EXERCISE REQUIREMENTS: Repeat word for word the stretch of the wireless troubleshooting text from "Many wireless deployments" through "layer of security.".

EXTRACTED TEXT:
As your network grows and evolves, you'll likely encounter some LAN segments that have wireless capabilities-and their own set of problems. In addition, you'll more than likely want to track down issues related to your network's overall performance. In this section, let's take a closer look at how to track down and resolve problems with a wireless network, as well as some good methods for locating and fixing problems stemming from performance issues.
Wireless networks provide a whole new level of convenience to the world of networking. The ability to connect computers without having to worry about wiring-not to mention the ability to take your laptop anywhere in the office-and still maintain network connectivity is a huge plus.
Many wireless deployments fire up as soon as you connect your access point and wireless card. For example, if you're using a Plug-and-Play–capable version of Windows (like Windows XP, for example), most times, the wireless card will be instantly recognized and, security issues aside, you'll have access to the network with no problems. Regrettably, it doesn't always work that smoothly.
Like so many facets in networking, what is meant to keep the bad people out can also keep the good guys out. One of WiFi's methods of security is MAC and IP address filtering. That is, your APs (access points) can be configured to allow or reject traffic from specific IP or MAC addresses. If a client or clients are having trouble connecting, make sure their IP or MAC addresses are not being blocked by the AP. When properly configured, however, this feature is a nice way to add a layer of security.

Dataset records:
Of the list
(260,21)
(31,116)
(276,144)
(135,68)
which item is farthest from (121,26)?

FINAL RESULT:
Many wireless deployments fire up as soon as you connect your access point and wireless card. For example, if you're using a Plug-and-Play–capable version of Windows (like Windows XP, for example), most times, the wireless card will be instantly recognized and, security issues aside, you'll have access to the network with no problems. Regrettably, it doesn't always work that smoothly.
Like so many facets in networking, what is meant to keep the bad people out can also keep the good guys out. One of WiFi's methods of security is MAC and IP address filtering. That is, your APs (access points) can be configured to allow or reject traffic from specific IP or MAC addresses. If a client or clients are having trouble connecting, make sure their IP or MAC addresses are not being blocked by the AP. When properly configured, however, this feature is a nice way to add a layer of security.